Segmento di testo:
L’esito complessivo di queste riforme è sotto gli occhi di tutti, la didattica scarnificata di pedagogia e la metodologia prevalentemente esecutiva nel tempo hanno modificato gli approcci della docenza: l’insegnante ha smesso i panni del ricercatore/sperimentatore per consegnarsi ad un approccio comportamentista: un “addestrato addestratore” che pratica metodi e guide didattiche cercando di domare le nozioni impartite utilizzando le verifiche come fruste sugli alunni.

Il disagio che i ragazzi di oggi provano a scuola è pari a quello dei docenti sviliti nel ruolo di impiegati, soffocati di burocrazia mentre i genitori risultano abbandonati nell’affrontare le problematiche di crescita dei ragazzi:

Uno dei fattori che influisce più negativamente è il VOTO, una pratica che “nuoce gravemente alla salute” della scuola perché presuppone un modello di scuola trasmissiva, cattedratica e autoreferenziale che non accoglie l’esigenza di crescita, comunicazione, condivisione, confronto ed emancipazione ma emargina gli allievi nel momento del bisogno, acuendone le difficoltà e mortificandone l’autostima…

Il voto è il FINE, la finalità e la conclusione di una didattica a compartimenti “stagnanti”, per il docente diviene un’ossessione, il soggetto di una didattica che utilizza test e verifiche per compartimentare la conoscenza; il sistema incarnato nella valutazione numerica propone un sapere disciplinarizzato, sequenzializzato (generalmente dal semplice al complesso), comunicato in modo unidirezionale e pensato individualmente.

Compito 1: Nel brano sul voto scolastico, a quale ruolo sono ridotti i docenti?
Compito 2: Ripeti parola per parola la parte del brano sul voto scolastico che va da “L’esito complessivo di” fino a “fruste sugli alunni.” compreso.

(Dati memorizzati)

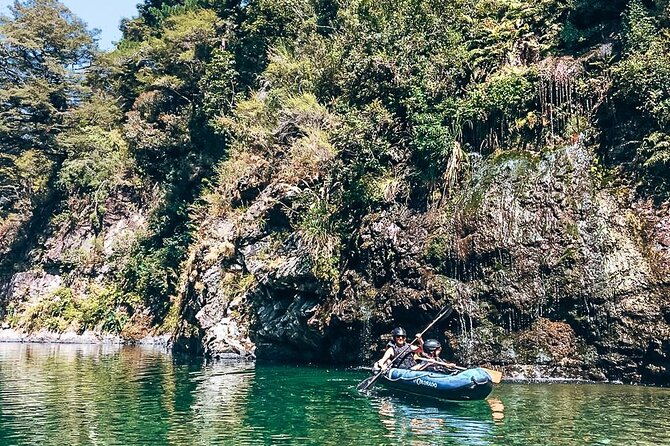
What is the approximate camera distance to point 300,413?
1326 cm

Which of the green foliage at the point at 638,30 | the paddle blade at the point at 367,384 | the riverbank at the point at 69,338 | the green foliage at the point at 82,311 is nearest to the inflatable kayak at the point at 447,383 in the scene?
the paddle blade at the point at 367,384

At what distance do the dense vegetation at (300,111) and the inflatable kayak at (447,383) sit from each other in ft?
22.5

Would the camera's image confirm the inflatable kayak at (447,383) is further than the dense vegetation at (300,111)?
No

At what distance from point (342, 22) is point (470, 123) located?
491 inches

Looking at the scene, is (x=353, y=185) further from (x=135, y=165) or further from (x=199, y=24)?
(x=135, y=165)

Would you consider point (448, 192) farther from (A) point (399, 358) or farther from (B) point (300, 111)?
(B) point (300, 111)

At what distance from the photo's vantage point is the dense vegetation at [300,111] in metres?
19.9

Risposta al compito 1: Al ruolo di impiegati, soffocati di burocrazia.

Risposta al compito 2:
L’esito complessivo di queste riforme è sotto gli occhi di tutti, la didattica scarnificata di pedagogia e la metodologia prevalentemente esecutiva nel tempo hanno modificato gli approcci della docenza: l’insegnante ha smesso i panni del ricercatore/sperimentatore per consegnarsi ad un approccio comportamentista: un “addestrato addestratore” che pratica metodi e guide didattiche cercando di domare le nozioni impartite utilizzando le verifiche come fruste sugli alunni.